Written by Markus Robinson, Edited by Nicole I. Ashland
Markus Rating: 2 out of 5 Stars
Rated PG-13 for mature thematic material involving violence and disturbing sequences
Now playing at Century 20 Oakridge Mall in San Jose, California:
“The Possession” is basically a cautionary tale about what happens when you wear cheap jewelry. Directed by Ole Bornedal and starring Jeffrey Dean Morgan (or a poor man’s Javier Bardem) Kyra Sedgwick (a poor woman’s actress) and Matisyahu (he’s still around?) this “horror” story centers around a divorced couple with joint custody of their two daughters. One day (on daddy’s watch) the younger daughter stumbles upon an antique jewelry-esque box at a garage sale. Little does she know that the box contains a “malicious ancient spirit”, and it doesn’t take long for the box to begin to change how the little girl acts around her parents and to have creepy fingers coming out of her mouth (you’ve seen the trailers). After that, we get a story where Jeffrey Dean Morgan is running around frantically trying to find out why his daughter is constantly speaking in an annoying demon voice. But will he be able to cure her before the demon takes over his child’s body? And more importantly: Will the “malicious ancient spirit” be the thing that could possibly mend this broken family? All of these questions, and more, will be answered in “The Possession”. Did I just make it all sound like a bad TV show? Good, since all “The Possession” delivers is an ABC Family after-school special, with demons in it. And therein lies its flaw. Now, are there moments of creepiness? Yes, there are (mostly in the visually engaging climax) but all in all, the story itself is far too simplistically tame and awkwardly silly to be a scary, or even well done, possession story.

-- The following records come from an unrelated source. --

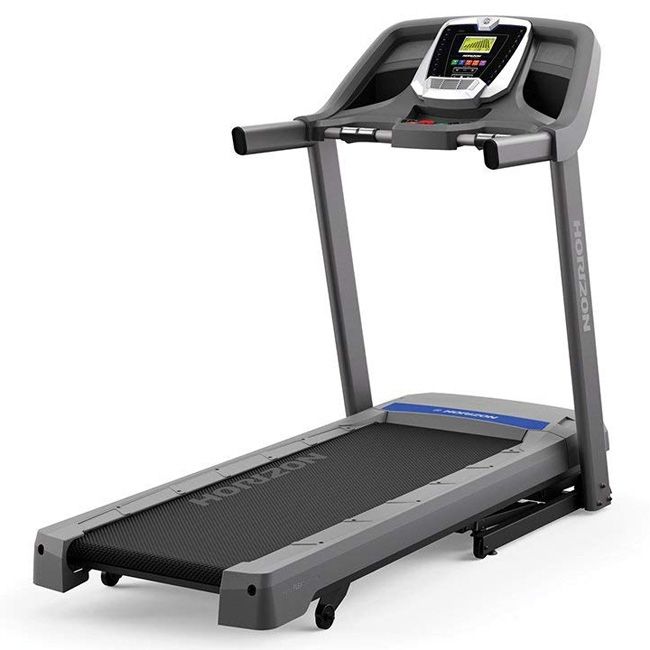 The Treadmill Factory | 2111 Dunwin Dr #8, Mississauga, ON L5L 3C1, Canada | Phone: (905) 828-9033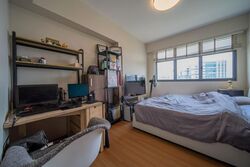 Blk 627B Tampines Greenverge (Tampines), HDB 5 Rooms #613597811
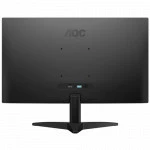 Монитор AOC 24B36H 23.8 ", IPS, Full HD 1920x1080 (16:9), 100 Гц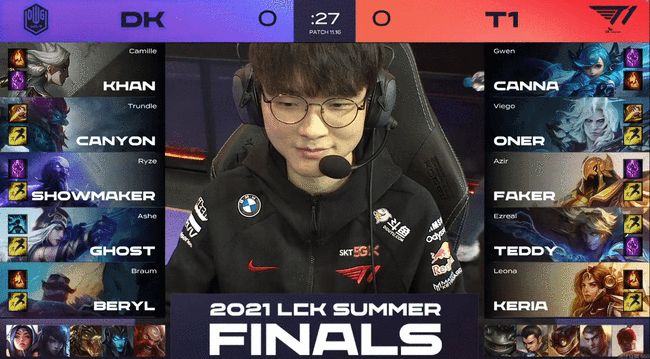 队斩获荣誉 队斩获荣誉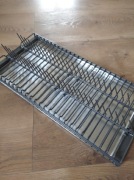 Suszarka do naczyń Ikea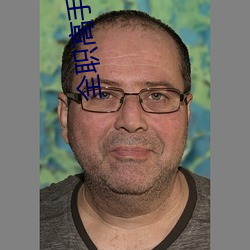 全(quán)职高手(shǒu)小说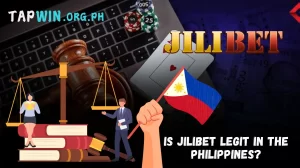 Is Jilibet Legit in the Philippines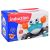 Happy Childhood Induction Electric Crab játék csomagolás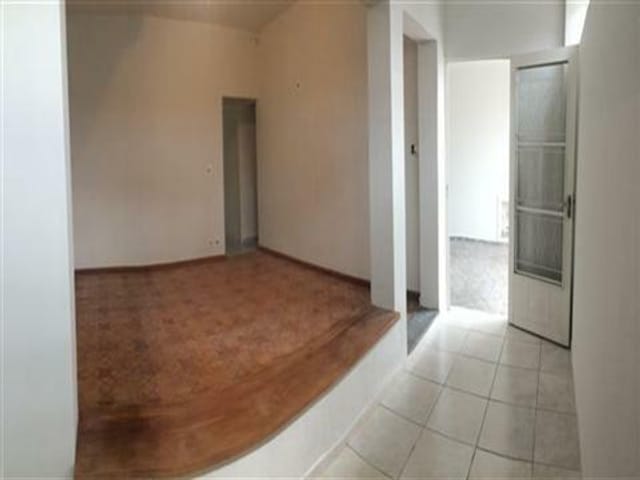Foto do Casa - Casa Comercial para locação, Centro, Sorocaba - CA7166. | Ary Proenca Negócios Imobiliários Ltda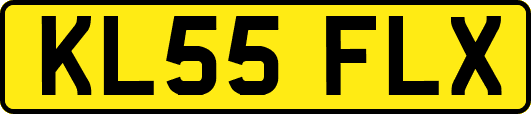 KL55FLX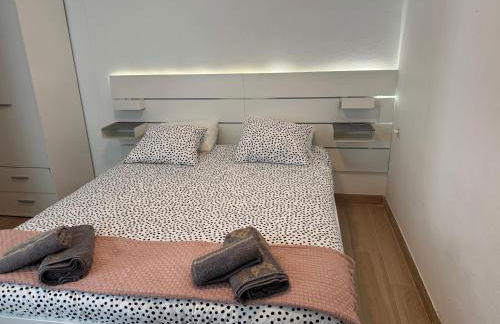 Villa Blanca - Foto 13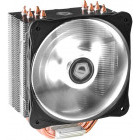 Cooler CPU ID-Cooling SE-214L White LED
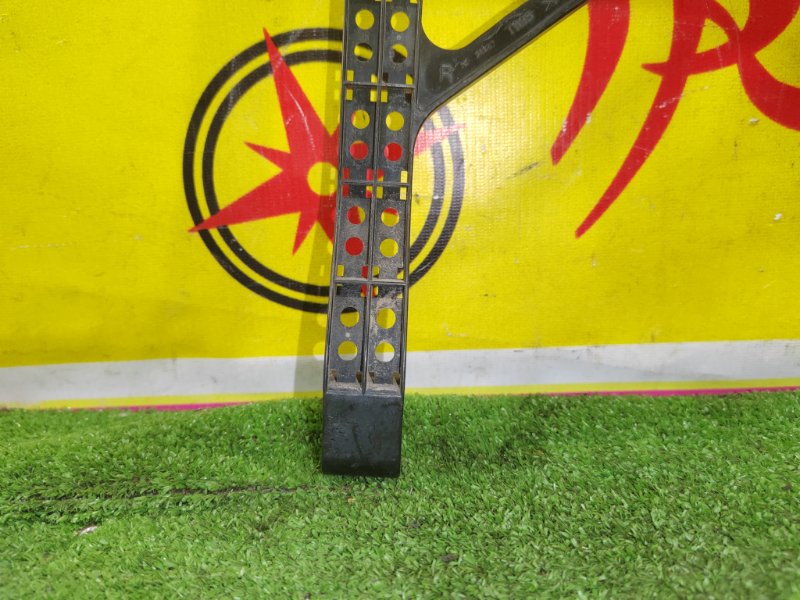 Клипса бампера, 400 рублей, Красноярск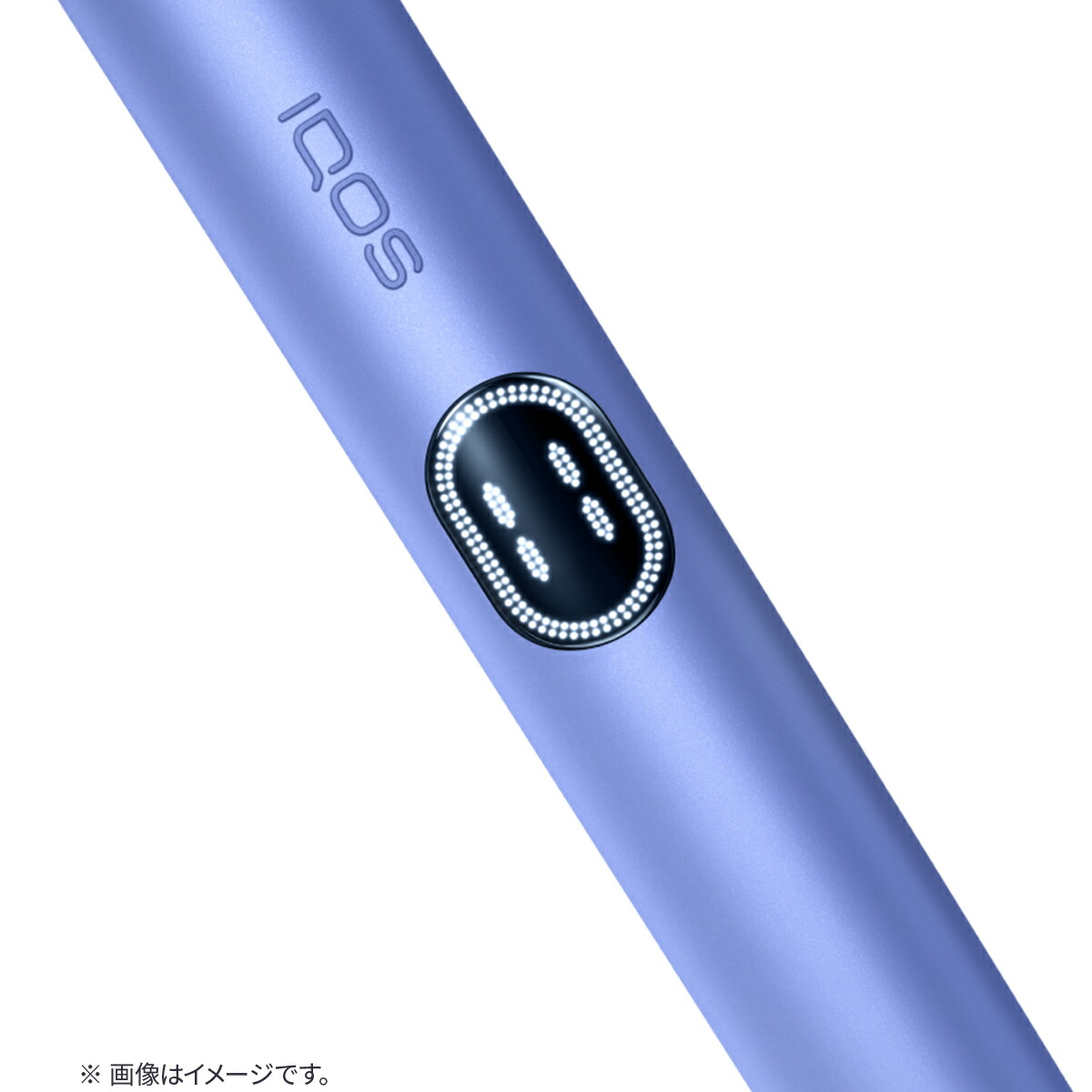 楽天市場】【IQOS 公式】【はじめて割対象商品】【自動製品登録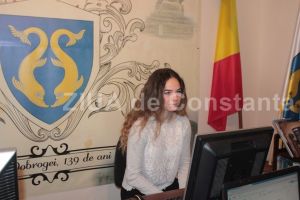 Interviu online cu atleta Ioana Manoliu, multipla campioana nationala:  Am vrut mereu sa ma autodepasesc si sa stabilesc recorduri“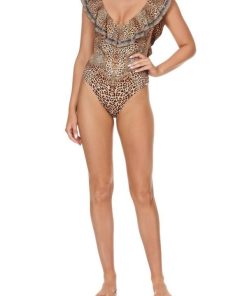 Modadepot.shop55db3613cd 3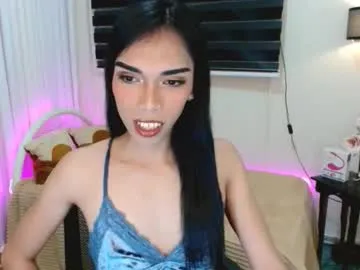 angelamonroe Image 6
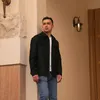 2omar38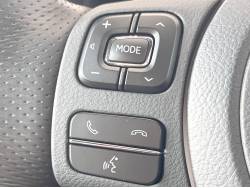 ＲＣ Ｆ ベースグレードの中古車画像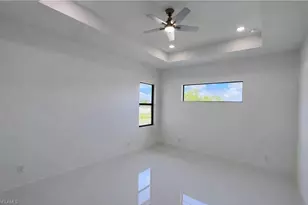 2102 NW 25th Pl, Cape Coral, FL 33993 - Photo 10
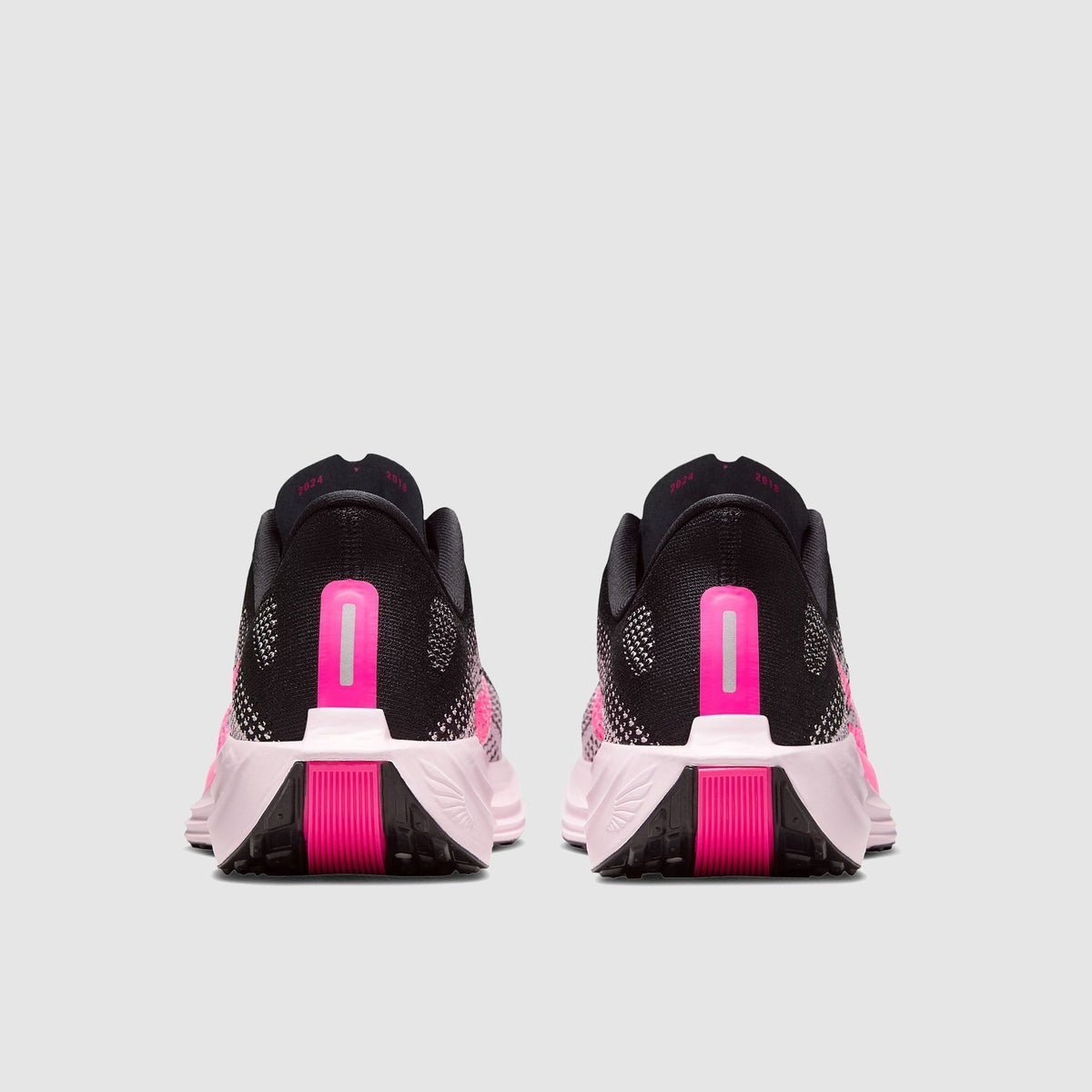 Nike Pegasus Plus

In Short: The movie is filled with unintentionally comical moments, the acting is pretty terrible across the board (I realize that nobody is going to watch “The Possession” for the acting, but…) and the story is completely a horror story by-the-numbers. In fact, there is really nothing to like (or be scared about) here until a final half-hour, which surprisingly showcases a visual final sequence which was actually scary.
Side Note: This movie is not altogether as bad as it could have been, BUT if one is going to enjoy a film like “The Possession”, the biggest piece of advice I could give would be, do not (DO NOT) fall into the trap of analyzing the validity of the storyline (as this is supposedly “based on a true story”) because if you do, this film will fall apart upon contact. Riddled with insanely obvious plot-holes, “The Possession” could be seen (by some) as a scary movie for people who thought “The Exorcism of Emily Rose” was far too complicated. And that would explain why I did slightly begin to enjoy this film once I turned my brain off and focused solely on the visuals.
Final Thought: Proclaiming “The Possession” as the Jewish “Exorcist”, as many critics may have a tendency to do, may be more than a bit of a misnomer. I would say that “The Possession” is more like a dumbed down version of “The Exorcist”. And again, while this film has its moments that do show off Bornedal’s ability to construct a very visually disturbing ending (saving it from being just another one-star movie on Netflix) the story itself is suffocated by its own PG-13 plot so much so, that by the time anything scary happens, many audiences will have completely given up on this film.